TORONTO – Will brandy keep you warm while out playing in the snow? Are poinsettias poisonous to pets and young children? During the Christmas and holiday season, we are often bombarded with many stories of fiction, exaggerations and superstitions.
We take a look at the truth behind six common holiday myths.
MYTH: Drinking alcohol keeps you warm
While drinking one alcoholic drink can make you feel warmer, the truth is that it actually can cause heat loss said Canada’s Safety Council.
A nip or two of brandy, for example, can make your blood vessels dilate and cause warm blood to move closer to the surface of your skin. This process can make you temporarily feel warmer.
Simultaneously however, those same veins pumping blood closer to the skin’s surface decreases core body temperature—the kind of you need to survive.
If out in a cold environment, consuming alcohol can lead to fatal hypothermia.
MYTH: Suicide rates rise during the holiday season
Despite a commonly held myth that the Christmas season has the highest suicide rate of all the seasons, suicide rates are actually lower at that time of year.
READ MORE: 7 common suicide myths
“Studies suggest that while the holidays can bring up some very difficult emotions, they also tend to evoke feelings of familial bonds and these feelings may act as a buffer against suicide,” according to the Ontario Association for Suicide Prevention.
Seasonal affective disorder (SAD), a form of depression closely related to the winter season, seems to increase in frequency around the holidays. The Canadian Mental Health Association said it is important to note that the condition is triggered by the short, dark, cold days of winter and not the actual holidays.
MYTH: Poinsettias plants are poisonous to pets and young children
During the holidays, the poinsettia takes centre stage and often a bad rep for being highly toxic. The popular red-leaf plant, however, is only mildly toxic to cats, dogs and young children.
Poinsettias belong to the Euphorbia family, and the most problematic component of the plant is the irritant found in is its milky white sap.
According to the Canadian Association of Poison Control Centres Association, the ingestion of the sap may cause mouth, skin or eye irritation and, at worst, cause irritation of the mouth and stomach and in some cases vomiting. The majority of cases can be managed at home.
“While poinsettias are commonly ‘hyped’ as poisonous plants, they rarely are, and the poisoning is greatly exaggerated,” said the Pet Poison Helpline.
The myth began in 1919 when a young child died and the cause of death was incorrectly attributed to a poinsettia leaf. A study in The American Journal of Emergency Medicine, found not one fatality among 22,793 cases of poinsettia exposures reported to poison control centres nationwide.
Experts still caution against eating the plant – but the bottom line is that poinsettias are not poisonous.
MYTH: ‘’Twas the Night Before Christmas’ was written by Clement Clarke Moore
With this one, we aren’t quite sure but it’s a debate that seems to arise every year. Who really penned ‘Twas the Night Before Christmas?
First published anonymously in 1823 in the New York Sentinel, The Night Before Christmas and ‘Twas the Night Before Christmas was originally called A Visit from St. Nicholas.
READ MORE: 5 hilarious and memorable letters to Santa
A paper in 1837 declared Bible scholar Clement Clarke Moore as the author, even though Moore only took credit 21 years after the story was first published. His author ownership was universally accepted.
Meanwhile, the family of Revolutionary War veteran Henry Livingston have long argued he was the true author and that Livingston had been reading the poem to aloud to his family for years prior to the piece being published in the paper.

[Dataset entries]

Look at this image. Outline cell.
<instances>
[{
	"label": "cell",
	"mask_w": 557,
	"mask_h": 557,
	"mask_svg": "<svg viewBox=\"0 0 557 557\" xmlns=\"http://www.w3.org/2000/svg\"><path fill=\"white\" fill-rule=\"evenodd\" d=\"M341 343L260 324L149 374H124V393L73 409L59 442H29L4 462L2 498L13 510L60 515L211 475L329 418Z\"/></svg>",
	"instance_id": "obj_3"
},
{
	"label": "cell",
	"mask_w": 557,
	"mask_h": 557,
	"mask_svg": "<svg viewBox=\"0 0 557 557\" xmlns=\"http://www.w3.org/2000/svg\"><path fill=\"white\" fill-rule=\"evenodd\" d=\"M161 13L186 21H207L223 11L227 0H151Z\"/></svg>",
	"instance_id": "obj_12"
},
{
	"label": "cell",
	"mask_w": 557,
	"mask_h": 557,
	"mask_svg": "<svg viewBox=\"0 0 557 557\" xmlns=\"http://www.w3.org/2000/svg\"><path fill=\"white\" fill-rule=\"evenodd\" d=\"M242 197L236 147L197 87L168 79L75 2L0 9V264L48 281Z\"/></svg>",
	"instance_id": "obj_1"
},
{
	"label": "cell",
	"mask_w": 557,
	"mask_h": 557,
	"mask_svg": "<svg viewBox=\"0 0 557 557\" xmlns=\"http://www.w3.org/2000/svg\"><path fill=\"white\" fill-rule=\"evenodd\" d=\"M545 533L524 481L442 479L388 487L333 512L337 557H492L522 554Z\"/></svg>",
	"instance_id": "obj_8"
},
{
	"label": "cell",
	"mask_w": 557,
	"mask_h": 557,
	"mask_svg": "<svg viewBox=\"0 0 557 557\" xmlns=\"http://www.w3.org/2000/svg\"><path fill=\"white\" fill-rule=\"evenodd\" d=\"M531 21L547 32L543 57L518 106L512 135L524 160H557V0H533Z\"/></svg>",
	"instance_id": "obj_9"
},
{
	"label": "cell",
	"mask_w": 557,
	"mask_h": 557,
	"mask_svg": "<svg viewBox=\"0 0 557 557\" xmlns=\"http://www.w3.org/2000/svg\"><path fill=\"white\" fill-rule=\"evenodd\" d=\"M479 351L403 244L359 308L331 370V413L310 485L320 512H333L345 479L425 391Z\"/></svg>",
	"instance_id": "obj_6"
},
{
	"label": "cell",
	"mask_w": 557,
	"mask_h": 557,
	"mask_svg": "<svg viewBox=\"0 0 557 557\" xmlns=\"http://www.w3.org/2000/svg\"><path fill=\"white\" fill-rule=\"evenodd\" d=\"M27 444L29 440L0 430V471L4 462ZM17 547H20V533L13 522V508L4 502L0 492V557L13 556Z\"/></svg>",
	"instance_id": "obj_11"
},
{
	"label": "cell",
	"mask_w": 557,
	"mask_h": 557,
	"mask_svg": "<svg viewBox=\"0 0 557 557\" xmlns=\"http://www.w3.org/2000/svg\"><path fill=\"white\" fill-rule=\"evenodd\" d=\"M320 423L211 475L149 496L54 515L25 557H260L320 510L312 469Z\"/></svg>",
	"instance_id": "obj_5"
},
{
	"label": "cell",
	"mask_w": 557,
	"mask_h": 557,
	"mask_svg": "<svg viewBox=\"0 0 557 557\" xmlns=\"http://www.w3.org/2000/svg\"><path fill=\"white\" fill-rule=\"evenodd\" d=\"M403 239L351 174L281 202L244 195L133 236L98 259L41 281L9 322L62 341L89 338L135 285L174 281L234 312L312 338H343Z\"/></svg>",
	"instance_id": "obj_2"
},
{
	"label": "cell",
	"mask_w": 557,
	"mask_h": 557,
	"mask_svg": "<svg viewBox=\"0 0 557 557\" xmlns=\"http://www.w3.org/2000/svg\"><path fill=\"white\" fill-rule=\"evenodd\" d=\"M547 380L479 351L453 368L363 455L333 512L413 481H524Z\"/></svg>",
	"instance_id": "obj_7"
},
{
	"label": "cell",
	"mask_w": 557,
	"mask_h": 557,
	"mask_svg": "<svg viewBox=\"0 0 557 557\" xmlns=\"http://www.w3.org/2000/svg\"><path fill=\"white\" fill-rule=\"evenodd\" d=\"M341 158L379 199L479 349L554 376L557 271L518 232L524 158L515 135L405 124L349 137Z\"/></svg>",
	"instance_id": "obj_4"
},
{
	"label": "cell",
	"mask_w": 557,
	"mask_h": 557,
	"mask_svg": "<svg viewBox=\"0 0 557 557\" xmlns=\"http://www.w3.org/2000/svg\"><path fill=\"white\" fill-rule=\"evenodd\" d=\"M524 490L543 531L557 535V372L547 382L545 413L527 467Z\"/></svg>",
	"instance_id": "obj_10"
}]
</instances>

Assignment
Condense the paragraph of the holiday myths article that begins "Seasonal affective disorder (SAD)" into a short bulleted list of its main facts.

Solution
- Seasonal affective disorder (SAD) is a form of depression closely related to the winter season.
- It seems to become more frequent around the holidays.
- The Canadian Mental Health Association notes that it is triggered by the short, dark, cold days of winter, not by the holidays themselves.